Click HERE to read the full article by Jay Walljasper on HuffPost Detroit!
More than 200 community volunteers came together to help design and renovate the Green Garage. In accordance with its eco-friendly mission, they used mostly reclaimed materials, generated just one-and-a-half Dumpsters’ worth of waste, and used passive means – a white roof, triple-glazed windows and extra-thick insulation – to cut the building’s energy demand by 90 percent. The remaining demand is provided by renewable means. (Thanks in part to a solar-powered system for climate control that circulates hot water through pipes below the floor, the heating bill for one year — harsh Michigan winters included — is about what a traditionally outfitted building one-twentieth of the Green Garage’s size would pay, Mr. Brennan said.)

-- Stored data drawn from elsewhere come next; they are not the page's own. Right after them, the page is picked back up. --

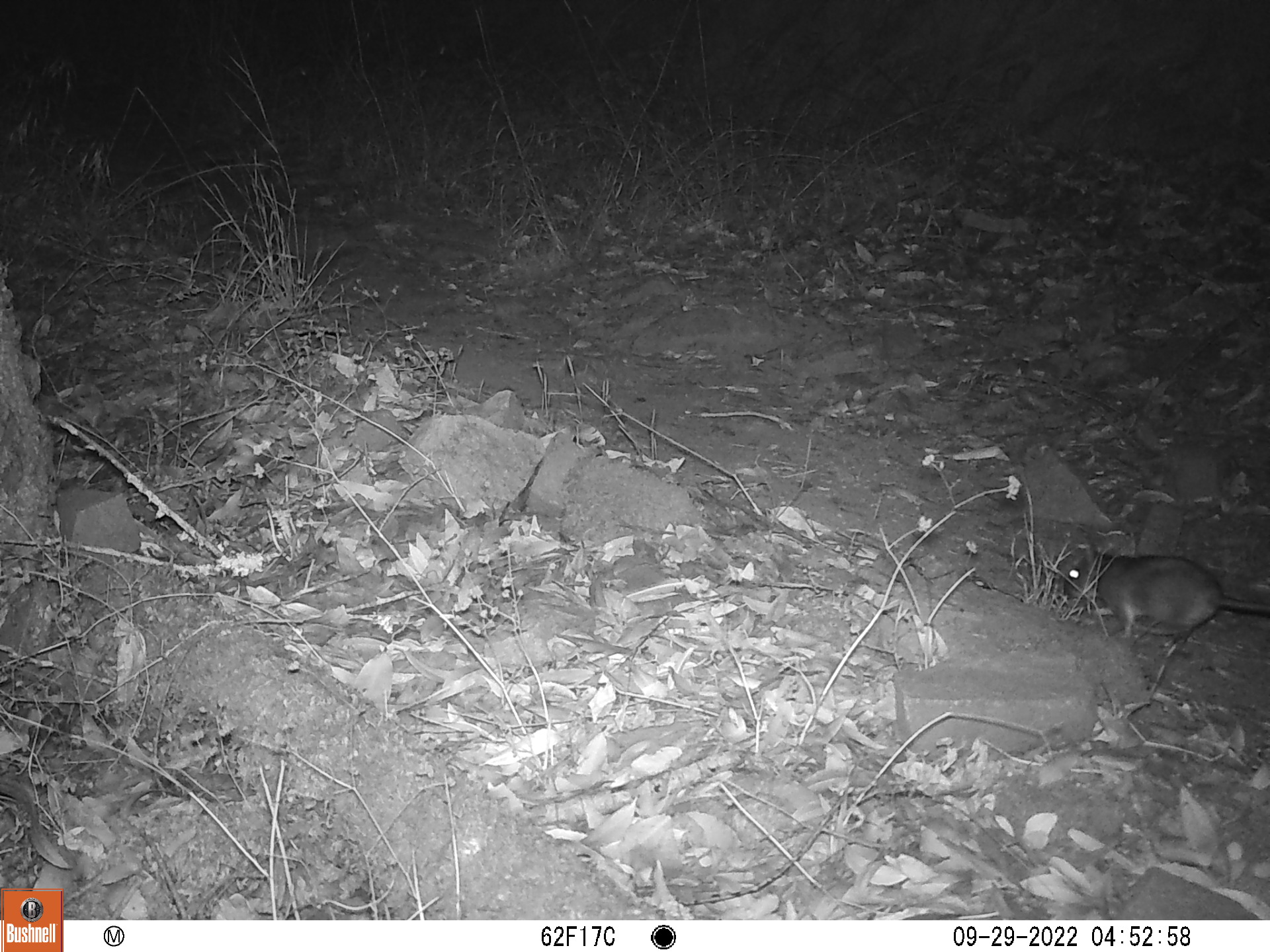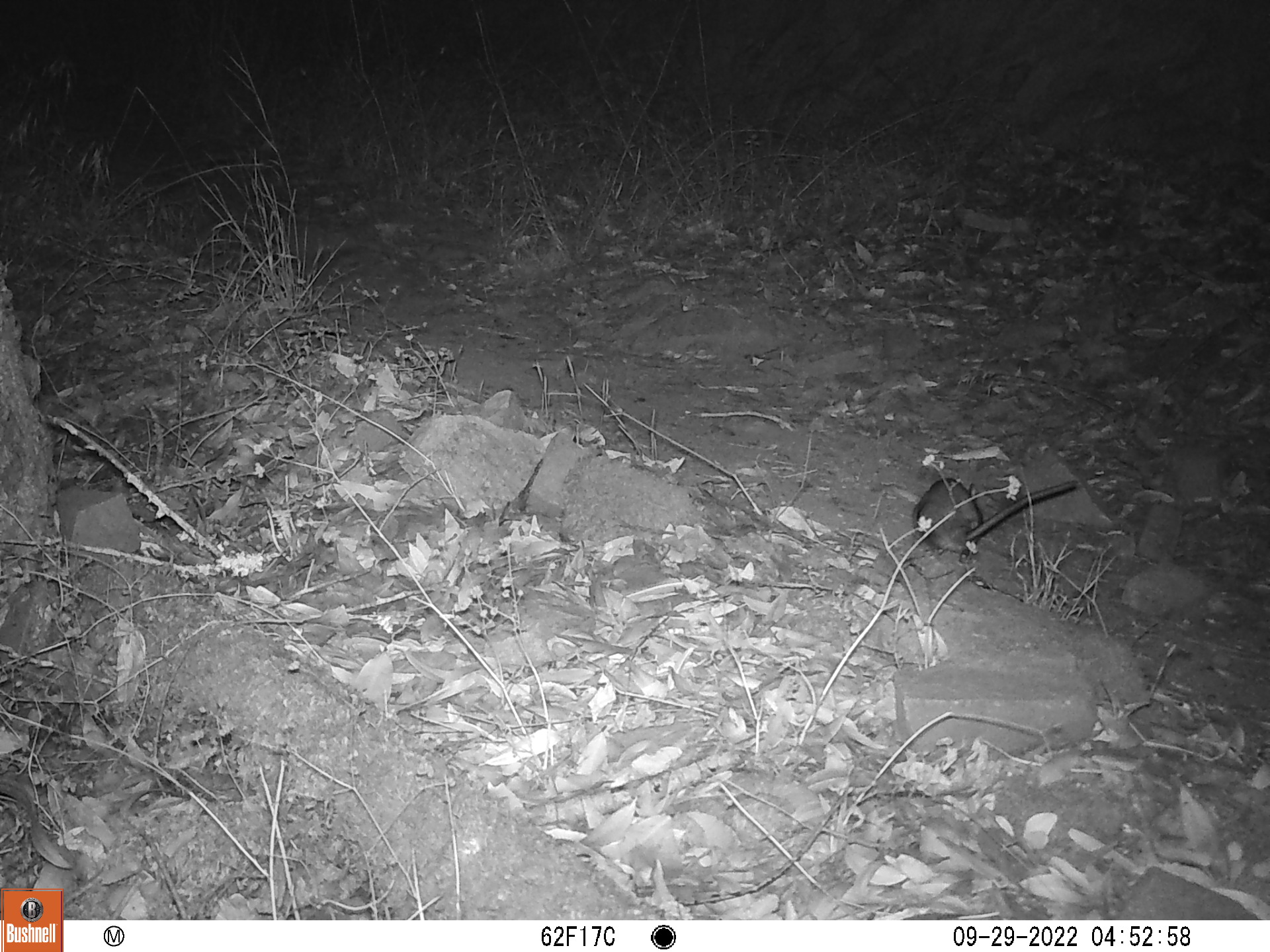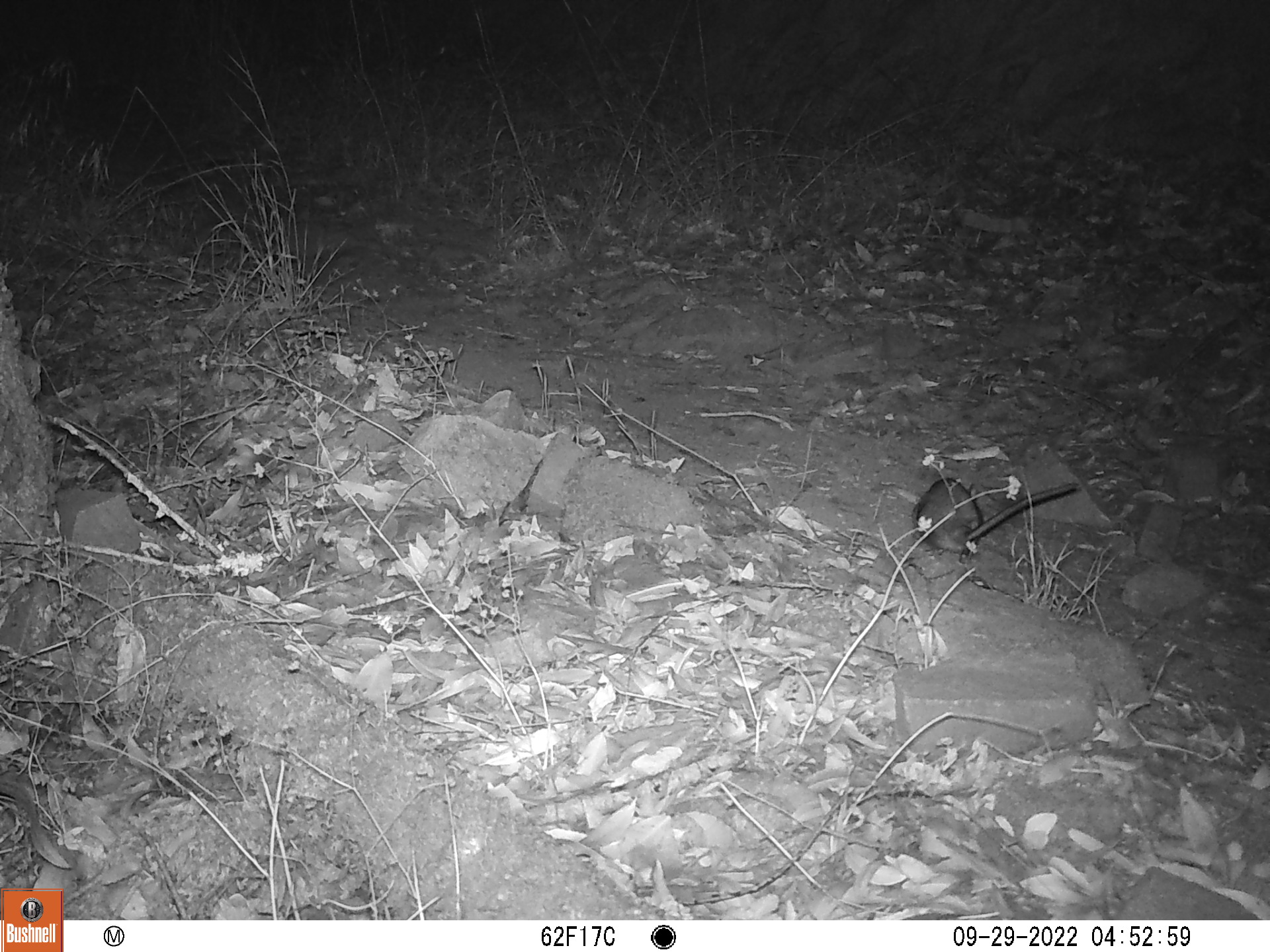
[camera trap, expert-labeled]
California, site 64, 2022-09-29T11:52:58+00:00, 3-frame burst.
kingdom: Animalia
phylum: Chordata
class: Mammalia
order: Rodentia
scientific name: Rodentia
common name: mouse or rat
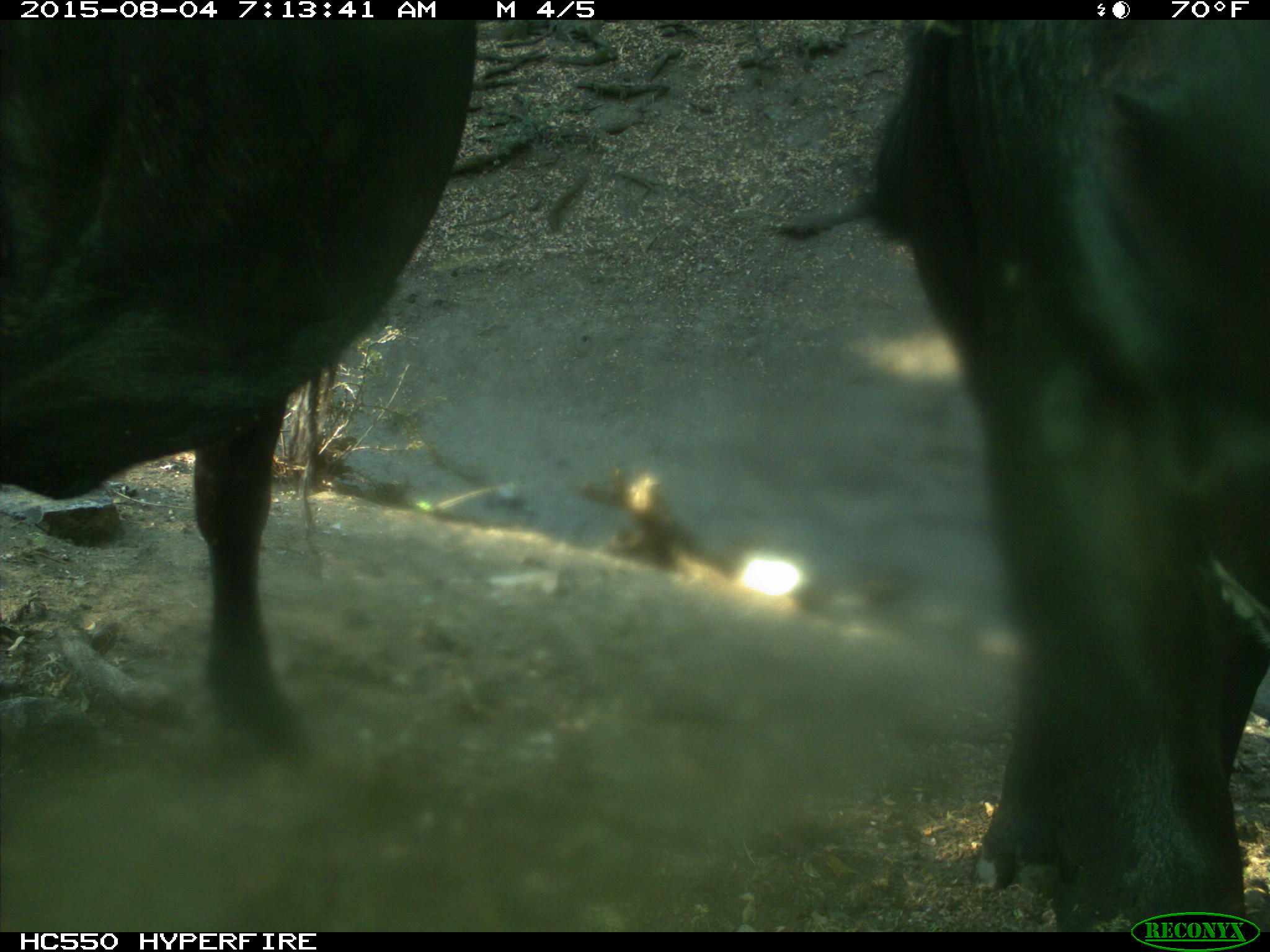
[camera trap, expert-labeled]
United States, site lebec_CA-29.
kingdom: Animalia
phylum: Chordata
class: Mammalia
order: Artiodactyla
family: Bovidae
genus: Bos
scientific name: Bos taurus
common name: domestic cow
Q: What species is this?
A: Bos taurus (domestic cow).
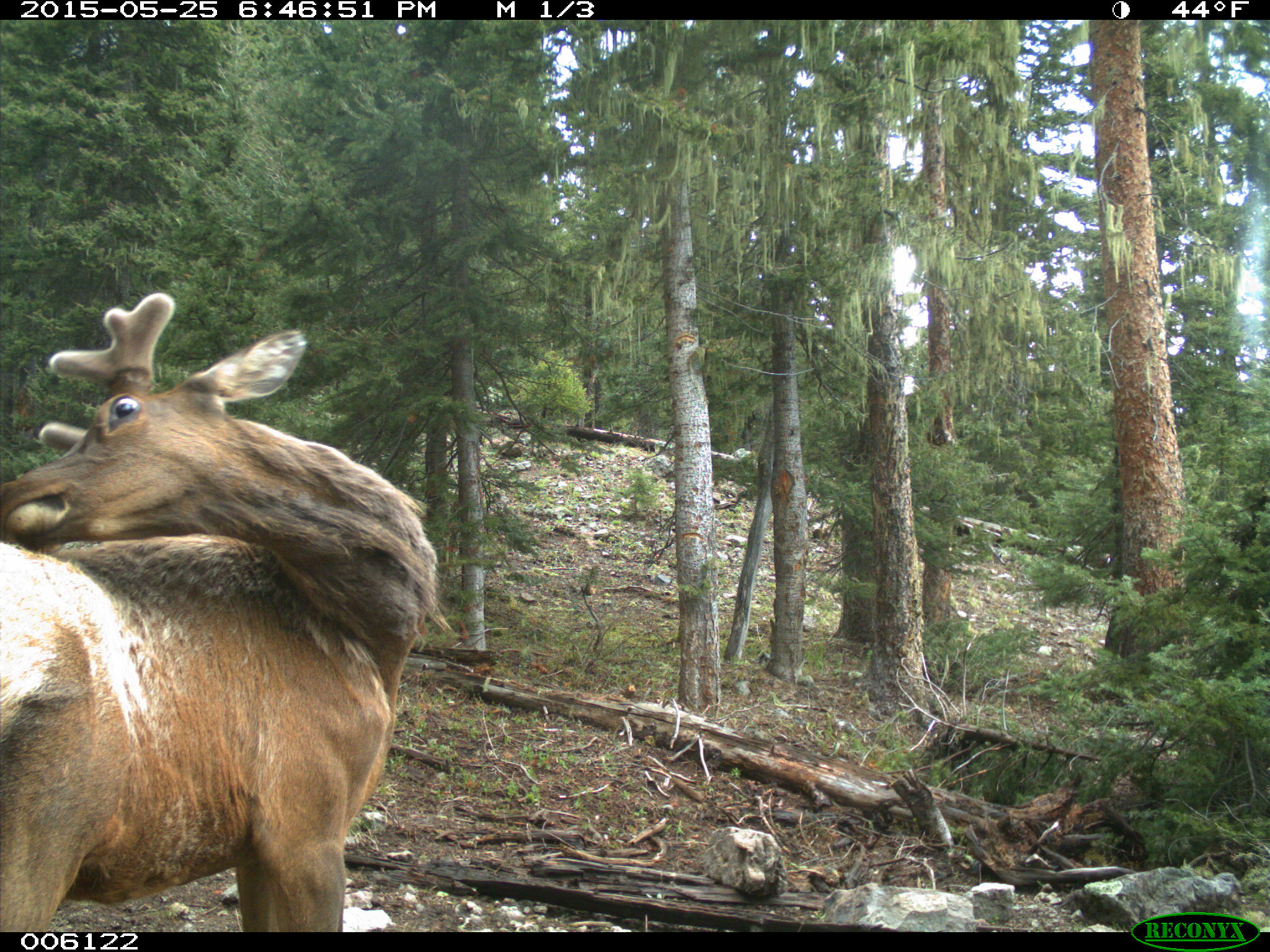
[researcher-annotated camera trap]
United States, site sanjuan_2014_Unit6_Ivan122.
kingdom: Animalia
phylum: Chordata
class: Mammalia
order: Artiodactyla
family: Cervidae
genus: Cervus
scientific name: Cervus elaphus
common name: red deer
Cervus elaphus (red deer).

So far, the 11,500-square-foot space has attracted more than 20 one- to five-person companies. Participants brainstorm together in small working groups. They share gardening chores in a newly greened alley alongside the building. Each Friday, they break bread with visitors from the community at large .
They lease their Green Garage work spaces at rates ranging from $50 a month for an open chair at one of the room’s shared tables to $1,000 for an office-size area that fits four to five people. The Brennans also plan to generate revenue by offering consulting services to outside businesses pursuing triple-bottom-line strategies.
A few of the in-house businesses, like Dickinson by Design, which makes furniture and renovates homes using recycled materials, are already established and humming along; the company’s founder, Chad Dickinson, moved to Detroit from Nashville and just hired his first employee. Other enterprises are new and finding their way, eschewing traditional means of financing – Mr. Brennan isn’t big on loans that burden still-developing plans with debt – and looking to the community for help, ideas and materials. One such start-up, De-tread, plans to harvest the thousands of discarded tires that are a blight and health hazard around the city and turn the rubber into new products, including floor mats for cars, a good match for automobile manufacturers that have started pledging to include recycled content in new vehicles.
Jason Peet, 34, who interviews potential Green Garage residents, is the founder of a start-up called Mend, which uses old-growth beams from Detroit homes slated for demolition and refashions them into tables and housewares, each accompanied by a historical account of the home where the materials originated. Before joining the Green Garage, Mr. Peet attended a seminar at another incubator for local businesses. “They had this whole fast-track program, it gets you to a business plan very quickly,” he recalled. At the time, however, Mr. Peet was going through a divorce, had a 6-year-old son, and didn’t want to take out a loan to get the capital he’d need for a speedy start.
He switched tracks after meeting Mr. Brennan, who gave him a job as a carpenter on the Green Garage’s renovations, a way to pay his bills while working to conceive Mend on the side. A year later, Mr. Peet said, he’s reached the prototype stage for Mend, while keeping his finances intact.
“I haven’t really come out of pocket for it,” he said, adding that he feels good about the slow and measured growth of his plan. “The core needs to be real solid before you go forward.”